If you float around Computer Science / Programming circles enough, it’s likely that you’ve come across the term “circular queue”. A circular queue is a queue of <something> that is fixed in size, and when the end of the queue has been reached, it circles back to the front and starts pushing items from there. If the head catches up to the tail, the queue is said to be full. In C style languages, circular queues can be implemented using pointers fairly easily. In my case though, I don’t have pointers, so I’m just keeping two variables (head, tail) that tell me where the import parts are.
Some people might wonder “Why on earth are you implementing a queue by hand?”, which is valid question. The answer is because there is now STL-type library in Limbo, so implementation of a queue falls into my lap. I suppose this post doesn’t have much of point, except to say “Use the friggin’ library if it’s available.”. For one, it’s already been done, and two, it’s probably bug free.
For the past 8 weeks in my graduate operating systems course, we’ve been dealing with the issues of inter-process communication in massively parallel situations.

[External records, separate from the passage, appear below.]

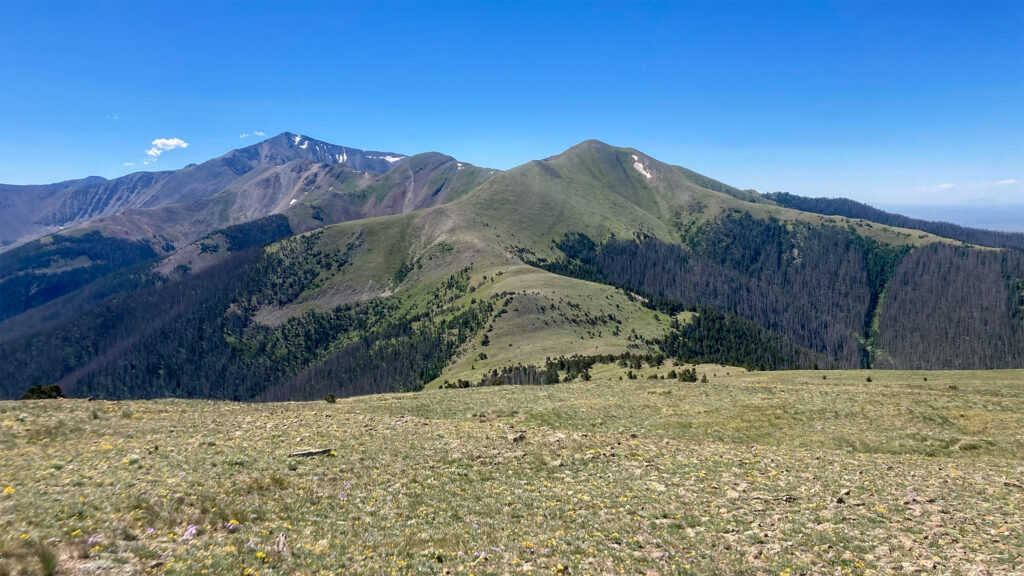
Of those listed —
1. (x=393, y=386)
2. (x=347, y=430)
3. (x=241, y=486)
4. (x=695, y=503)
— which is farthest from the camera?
(x=393, y=386)

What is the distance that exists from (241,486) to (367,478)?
508 cm

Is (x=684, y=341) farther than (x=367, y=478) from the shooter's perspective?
Yes

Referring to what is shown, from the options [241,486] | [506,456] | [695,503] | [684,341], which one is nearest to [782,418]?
[695,503]

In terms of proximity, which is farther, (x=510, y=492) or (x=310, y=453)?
(x=310, y=453)

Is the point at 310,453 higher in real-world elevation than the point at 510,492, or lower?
higher

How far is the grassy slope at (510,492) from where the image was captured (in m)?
14.0

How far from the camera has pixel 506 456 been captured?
25312 millimetres

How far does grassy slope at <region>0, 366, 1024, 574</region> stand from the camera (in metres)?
14.0

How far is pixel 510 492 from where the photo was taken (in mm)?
20734

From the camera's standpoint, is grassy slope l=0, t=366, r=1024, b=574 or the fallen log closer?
grassy slope l=0, t=366, r=1024, b=574

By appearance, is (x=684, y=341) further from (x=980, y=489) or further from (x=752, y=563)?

For development of such applications, we’ve been using an operating system called Inferno (of Plan 9 origins) which has a built in language called Limbo. Limbo is a great language for learning network programming and multi-threaded programming. It has communication channels which are typed, so you can pass whatever you want along them without pre-processing the data. However, you still have to manage all of those channels. It also has a nice C + Pascal style syntax:
message := “Hello World!”;
While discussing languages that support massive concurrency with my professor, the subject of functional programming came up. I mentioned to him that I wanted to learn a functional language, but wasn’t sure where to start. He suggested Erlang due to it’s easy support for massive concurrency. My question to my readers (if I have any left), is do you have any experience with programming multi-threaded and/or distributed programs with Erlang? Is it worth the time to learn, or would my efforts be better off elsewhere?